Improving Physics Reasoning in Large Language Models Using Mixture of Refinement Agents

TL;DR

This work tackles the difficulty of physics reasoning in open-source LLMs by introducing MoRA, a Mixture of Refinement Agents that iteratively identifies and corrects three principal error types: miscomprehension, incorrect concepts, and computational mistakes.
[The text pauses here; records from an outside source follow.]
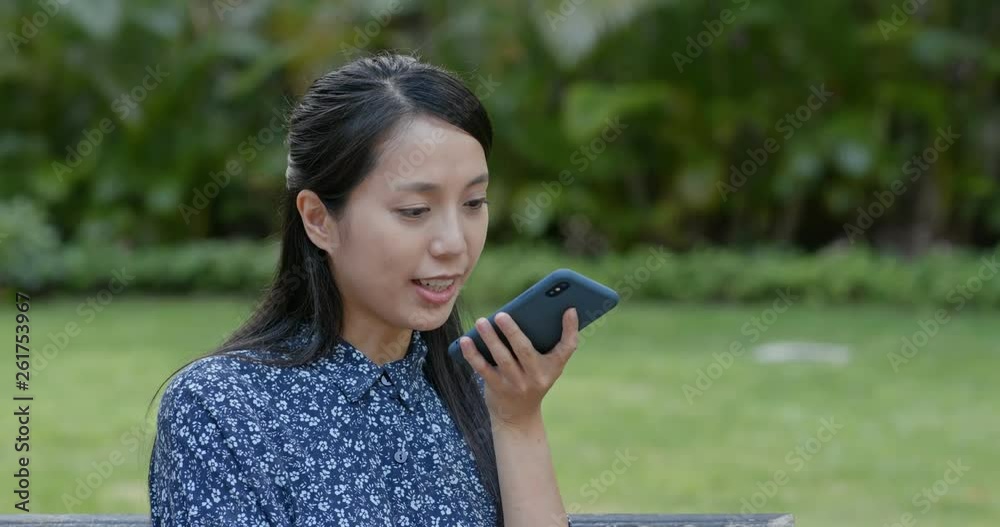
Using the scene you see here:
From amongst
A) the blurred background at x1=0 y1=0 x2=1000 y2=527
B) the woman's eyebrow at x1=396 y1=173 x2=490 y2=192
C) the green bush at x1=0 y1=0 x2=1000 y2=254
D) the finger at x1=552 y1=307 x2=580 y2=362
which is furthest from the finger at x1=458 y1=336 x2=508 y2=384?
the green bush at x1=0 y1=0 x2=1000 y2=254

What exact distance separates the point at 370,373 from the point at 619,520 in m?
0.60

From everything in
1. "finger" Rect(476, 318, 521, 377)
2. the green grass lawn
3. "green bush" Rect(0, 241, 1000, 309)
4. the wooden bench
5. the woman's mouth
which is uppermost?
the woman's mouth

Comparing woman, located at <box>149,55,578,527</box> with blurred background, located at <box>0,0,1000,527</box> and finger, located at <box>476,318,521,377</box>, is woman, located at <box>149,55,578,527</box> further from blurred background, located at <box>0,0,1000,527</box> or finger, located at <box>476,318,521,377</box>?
blurred background, located at <box>0,0,1000,527</box>

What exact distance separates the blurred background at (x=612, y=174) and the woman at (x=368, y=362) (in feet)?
17.1

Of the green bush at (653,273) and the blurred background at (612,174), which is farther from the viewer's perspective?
the green bush at (653,273)

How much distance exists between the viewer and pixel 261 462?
1.89m

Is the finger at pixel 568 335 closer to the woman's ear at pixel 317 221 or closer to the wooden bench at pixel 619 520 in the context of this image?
the woman's ear at pixel 317 221

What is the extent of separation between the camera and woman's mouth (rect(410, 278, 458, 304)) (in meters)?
2.04

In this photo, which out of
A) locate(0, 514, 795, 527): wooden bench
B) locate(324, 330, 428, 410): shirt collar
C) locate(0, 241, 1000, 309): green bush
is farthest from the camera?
locate(0, 241, 1000, 309): green bush

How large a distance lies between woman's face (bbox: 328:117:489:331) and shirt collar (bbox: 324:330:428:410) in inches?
3.5

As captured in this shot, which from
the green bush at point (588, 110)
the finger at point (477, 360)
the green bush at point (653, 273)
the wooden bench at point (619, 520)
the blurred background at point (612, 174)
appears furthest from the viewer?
the green bush at point (588, 110)

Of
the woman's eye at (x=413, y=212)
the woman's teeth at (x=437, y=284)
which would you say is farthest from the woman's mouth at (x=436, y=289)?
the woman's eye at (x=413, y=212)

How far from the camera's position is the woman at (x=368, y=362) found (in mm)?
1896

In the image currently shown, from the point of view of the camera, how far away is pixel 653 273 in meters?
10.9
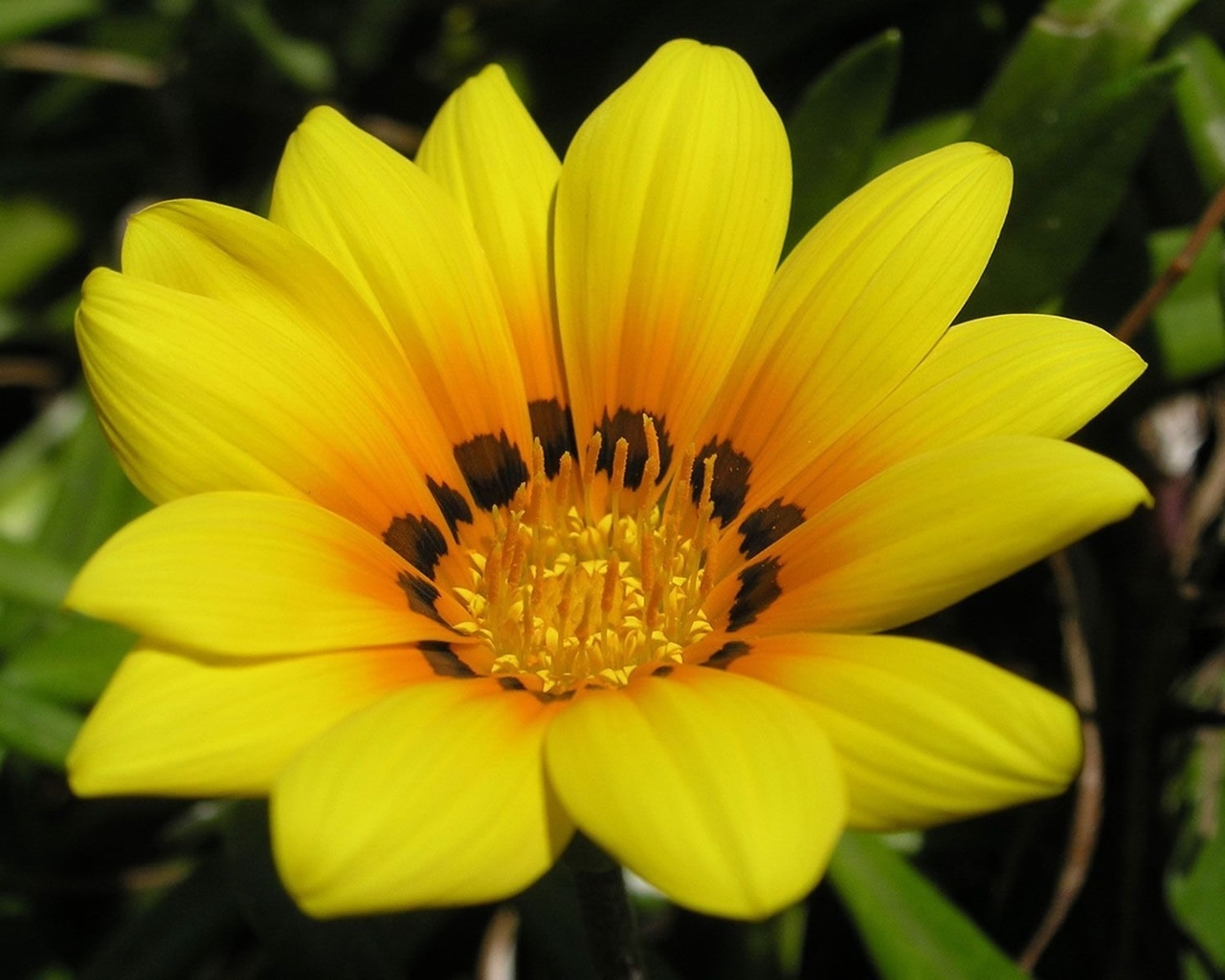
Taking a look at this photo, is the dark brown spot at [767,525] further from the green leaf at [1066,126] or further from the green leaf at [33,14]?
the green leaf at [33,14]

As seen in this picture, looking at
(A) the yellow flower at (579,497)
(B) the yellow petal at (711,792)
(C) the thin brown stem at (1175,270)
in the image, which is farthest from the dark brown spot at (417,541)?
(C) the thin brown stem at (1175,270)

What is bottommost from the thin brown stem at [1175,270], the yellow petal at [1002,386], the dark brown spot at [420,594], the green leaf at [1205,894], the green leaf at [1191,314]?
the green leaf at [1205,894]

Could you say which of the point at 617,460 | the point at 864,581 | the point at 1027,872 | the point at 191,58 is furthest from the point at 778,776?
the point at 191,58

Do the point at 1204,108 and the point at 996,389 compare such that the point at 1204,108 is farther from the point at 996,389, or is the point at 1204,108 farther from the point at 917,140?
the point at 996,389

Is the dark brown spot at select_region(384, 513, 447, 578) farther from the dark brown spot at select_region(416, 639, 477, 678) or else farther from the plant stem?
the plant stem

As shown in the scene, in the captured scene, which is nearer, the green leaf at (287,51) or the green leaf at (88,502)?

Error identification is driven by GPT-4o and guides a prioritized routing of three refinement agents that address each error in turn, augmented by a retrieval-based concept refinement and code-based computational refinement. The authors validate MoRA on SciEval, MMLU, and their PhysicsQA dataset, reporting significant accuracy gains for open-source models such as Llama-3-70B and Gemma-2-27B, with up to around 16 percentage points in final accuracy. Overall, MoRA demonstrates a practical path to closing the gap between open-source LLMs and higher-end models in physics reasoning without extensive fine-tuning.

Abstract

Large Language Models (LLMs) demonstrate remarkable capabilities in various reasoning tasks. However, they encounter significant challenges when it comes to scientific reasoning, particularly in physics, which requires not only mathematical reasoning but also factual and conceptual understanding. When addressing complex physics problems, LLMs typically face three key issues: problem miscomprehension, incorrect concept application, and computational errors. While each of these problems can be addressed individually, there is a need for a generalized approach that can tackle all three issues simultaneously. To address this, we introduce Mixture of Refinement Agents (MoRA), a novel agentic refinement framework that iteratively refines the LLM generated base solution by correcting the aforementioned errors, resulting in a significant performance improvement for open-source LLMs. Our approach aims to bridge the gap between opensource LLMs and GPT-4o by utilizing the latter as error identifier to guide these refinement agents. We evaluate our approach on the SciEval and MMLU subsets along with our own physics dataset (PhysicsQA). MoRA significantly improves the performance of Llama-3-70B and Gemma-2-27B on these datasets, achieving up to a 16% increase in final answer accuracy.

Paper Structure

This paper contains 27 sections, 1 equation, 3 figures, 5 tables, 1 algorithm.

Figures (3)

  • Figure 1: The illustration of three key error observations in the CoT solution of open source LLMs for physics problems. (a) showcases problem miscomprehension, where the LLM response uses the incorrect value of variables given in the question here, M instead of 9M, (b) showcases incorrect concept application in the LLM response, here incorrect moment of inertia formula for uniform cylinder, (c) demonstrate computational error within LLM response here, incorrect calculation of time period.
  • Figure 2: The illustration of thought generation and concept retrieval for conceptual error refinement in LLM response. Given the response and concept verification score, LLM generates a retrieval thought, which acts as a query to retrieve the correct conceptual context from an physics knowledge base using GraphRAG.
  • Figure 3: The illustration of code generation and execution for computation error refinement in LLM response. Given the response and computation verification score, LLM generates a code to perform the correct required computation; the code is then executed to obtain the response.